Der Kostenvoranschlag für die Kapelle belief sich lt. Baubeschreibung auf 3350 RM. Zugrunde gelegt waren dabei 199 cbm umbauter Raum. Der tatsächliche Baupreis belief sich auf rund 5000 RM, wie Vorsitzender Günther Karlstetter anhand fast aller noch vorhandener Rechnungen zum 100jährigen Kapellenjubiläum im Jahr 2002 errechnet hat. Nicht die gesamten Kosten konnten sofort bezahlt werden.

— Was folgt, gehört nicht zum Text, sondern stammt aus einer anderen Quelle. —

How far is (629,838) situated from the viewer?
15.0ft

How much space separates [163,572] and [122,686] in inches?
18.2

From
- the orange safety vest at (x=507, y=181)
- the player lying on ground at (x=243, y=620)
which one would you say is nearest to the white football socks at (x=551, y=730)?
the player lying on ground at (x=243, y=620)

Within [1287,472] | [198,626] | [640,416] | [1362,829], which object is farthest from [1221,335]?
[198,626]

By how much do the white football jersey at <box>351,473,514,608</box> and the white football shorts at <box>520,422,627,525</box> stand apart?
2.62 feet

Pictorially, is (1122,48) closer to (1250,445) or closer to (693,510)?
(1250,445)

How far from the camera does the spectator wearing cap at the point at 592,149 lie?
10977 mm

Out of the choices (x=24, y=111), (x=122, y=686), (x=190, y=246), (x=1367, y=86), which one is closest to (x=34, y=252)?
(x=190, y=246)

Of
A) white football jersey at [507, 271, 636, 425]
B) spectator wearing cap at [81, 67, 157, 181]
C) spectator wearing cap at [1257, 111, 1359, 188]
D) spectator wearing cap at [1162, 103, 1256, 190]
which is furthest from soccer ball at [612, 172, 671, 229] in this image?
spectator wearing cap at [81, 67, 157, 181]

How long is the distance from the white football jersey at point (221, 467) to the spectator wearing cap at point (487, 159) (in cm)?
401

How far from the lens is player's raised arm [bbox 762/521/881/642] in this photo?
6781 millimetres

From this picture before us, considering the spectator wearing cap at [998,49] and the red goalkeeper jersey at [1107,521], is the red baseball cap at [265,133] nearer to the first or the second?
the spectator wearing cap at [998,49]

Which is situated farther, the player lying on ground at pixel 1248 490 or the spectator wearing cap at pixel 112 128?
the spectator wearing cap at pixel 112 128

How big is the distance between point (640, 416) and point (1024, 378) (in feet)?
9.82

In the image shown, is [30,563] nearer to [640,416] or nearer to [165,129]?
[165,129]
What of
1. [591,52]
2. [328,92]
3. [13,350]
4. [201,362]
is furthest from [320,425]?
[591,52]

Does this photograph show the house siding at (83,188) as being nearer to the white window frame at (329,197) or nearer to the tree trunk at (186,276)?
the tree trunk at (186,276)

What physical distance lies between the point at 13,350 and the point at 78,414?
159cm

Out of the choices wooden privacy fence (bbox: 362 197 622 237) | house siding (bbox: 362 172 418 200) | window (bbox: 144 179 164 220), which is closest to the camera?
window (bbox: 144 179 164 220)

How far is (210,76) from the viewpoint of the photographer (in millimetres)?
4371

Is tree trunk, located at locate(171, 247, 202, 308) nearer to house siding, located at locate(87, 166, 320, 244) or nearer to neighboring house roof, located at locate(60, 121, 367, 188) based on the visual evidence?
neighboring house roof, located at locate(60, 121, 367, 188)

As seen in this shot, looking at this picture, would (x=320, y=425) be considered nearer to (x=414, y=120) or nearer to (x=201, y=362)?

Die letzte Rate an einen privaten Kreditgeber wurde nach der Inflation in den zwanziger Jahren zurückgezahlt. Bei 20 Pfennig Jahresbeitrag und rund 100 Vereinsmitgliedern war eine schnellere Darlehenstilgung nicht möglich.

Das Bauwerk wurde in den Sommermonaten des Jahres 1902 fertiggestellt. .

Am 8. September 1902 wurde die Kapelle feierlich eingeweiht

Hier einige Passagen aus den Festreden:

Das Vorhaben, des auf der Siegstätte so herrlich erbauten Marienkirchleins, ist unter der Leitung unseres Bürgersohnes, des Herrn Bildhauers Franz Drexler und unter Mitarbeit des Modelleurs Herrn Dechant zu Ende gegangen. Der Bau verdient es,  und ganz besonders die von den beiden Vorgenannten mit seltenem Fleiße errichtete Lourdesgrotte. ein Kunstwerk erster Güte genannt zu werden, weil ein solches in seiner Art innerhalb der Passauer Diözese kaum zu finden ist.

Und weiter heißt es:

Welch fromme Gedanken umwehen diesen schmucken Bau, der sich über das Bildnis Mariens wölbt, das hier in der geheimnisvollen Felsengrotte seinen Platz gefunden hat.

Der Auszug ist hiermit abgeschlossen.